Often the struggle is to find peace or to awaken into a deeper consciousness. We struggle to know our true nature. We struggle with stillness, compassion and unconditional love. We struggle to figure out how to best live a struggle free life.

We struggle to find the liberation from our struggle.

And often we believe that when we reach a certain resolve or condition or freedom, that then we will be able to stop struggling.

The paradox here is that the very conditions that we believe can be achieved through our emotional, mental and spiritual struggle are all being inhibited by the struggle itself.
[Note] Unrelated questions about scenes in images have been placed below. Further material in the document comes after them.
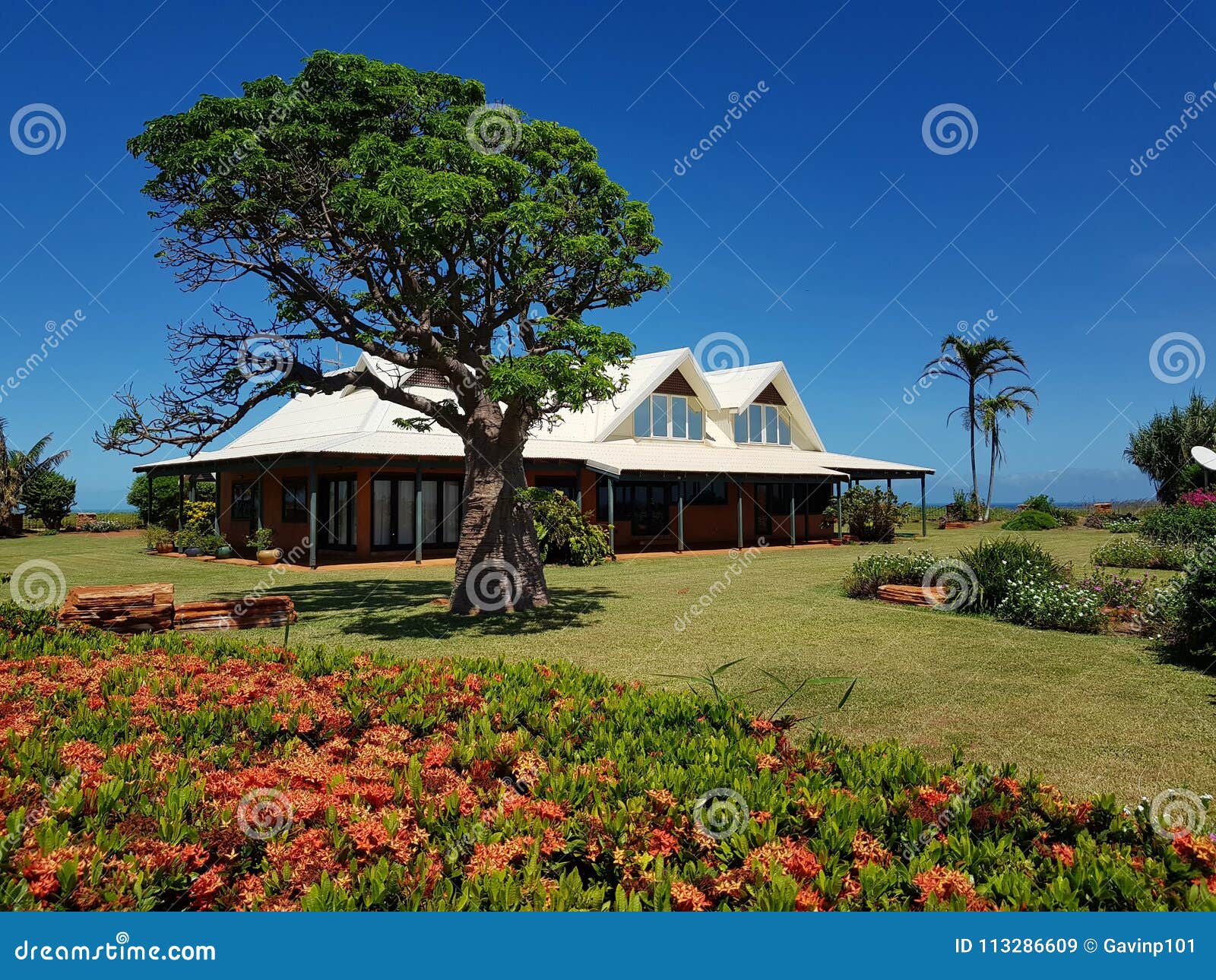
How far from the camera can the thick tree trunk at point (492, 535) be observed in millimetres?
12539

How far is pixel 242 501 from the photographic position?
87.7ft

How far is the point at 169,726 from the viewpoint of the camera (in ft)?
12.7

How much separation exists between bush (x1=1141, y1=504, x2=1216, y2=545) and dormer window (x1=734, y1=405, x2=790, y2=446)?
1435 centimetres

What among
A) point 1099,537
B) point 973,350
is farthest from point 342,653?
point 973,350

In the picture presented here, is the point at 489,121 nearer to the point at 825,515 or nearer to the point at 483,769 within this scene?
the point at 483,769

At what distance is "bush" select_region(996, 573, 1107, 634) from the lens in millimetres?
10727

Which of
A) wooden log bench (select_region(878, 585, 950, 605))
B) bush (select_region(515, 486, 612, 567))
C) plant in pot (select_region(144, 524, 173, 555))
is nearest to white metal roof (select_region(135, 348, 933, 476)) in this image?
bush (select_region(515, 486, 612, 567))

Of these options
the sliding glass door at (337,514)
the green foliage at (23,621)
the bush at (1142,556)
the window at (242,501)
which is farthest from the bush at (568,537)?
the green foliage at (23,621)

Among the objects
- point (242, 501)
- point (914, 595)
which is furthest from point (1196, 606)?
point (242, 501)

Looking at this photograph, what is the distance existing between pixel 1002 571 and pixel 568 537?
11.8 metres

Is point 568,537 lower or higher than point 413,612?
higher

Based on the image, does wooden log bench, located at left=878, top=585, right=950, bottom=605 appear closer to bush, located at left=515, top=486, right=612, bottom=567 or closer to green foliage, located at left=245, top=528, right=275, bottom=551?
bush, located at left=515, top=486, right=612, bottom=567

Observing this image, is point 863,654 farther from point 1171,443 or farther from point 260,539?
point 1171,443

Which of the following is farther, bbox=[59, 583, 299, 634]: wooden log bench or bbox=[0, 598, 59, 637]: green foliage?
bbox=[59, 583, 299, 634]: wooden log bench
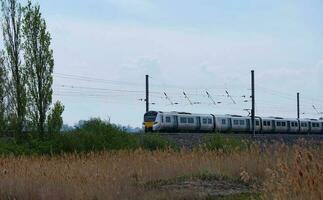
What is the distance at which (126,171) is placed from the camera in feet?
44.7

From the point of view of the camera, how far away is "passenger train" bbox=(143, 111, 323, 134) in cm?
5638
If we just struggle a little harder, a little longer or with more persistence we will attain the fruits of our struggles.

Struggle is not to be confused with dedication, hard work and perseverance. All of these actions can be pursued without the mind needing to struggle.

The counter intuitive invitation here is to stop the struggle before reaching whatever resolve you think the struggle might help you get.

Stop the mind’s struggle to “get” before “getting” whatever the mind is after. The struggle doesn’t work. It never has.

The struggle, struggles. In its desire to achieve truth, it wrestles with illusion.

A new strategy of surrender and faith may be called for here, combined with patience and compassion. This allows the peace and natural aliveness being sought to arise organically into the spacious stillness that has taken the place of struggle.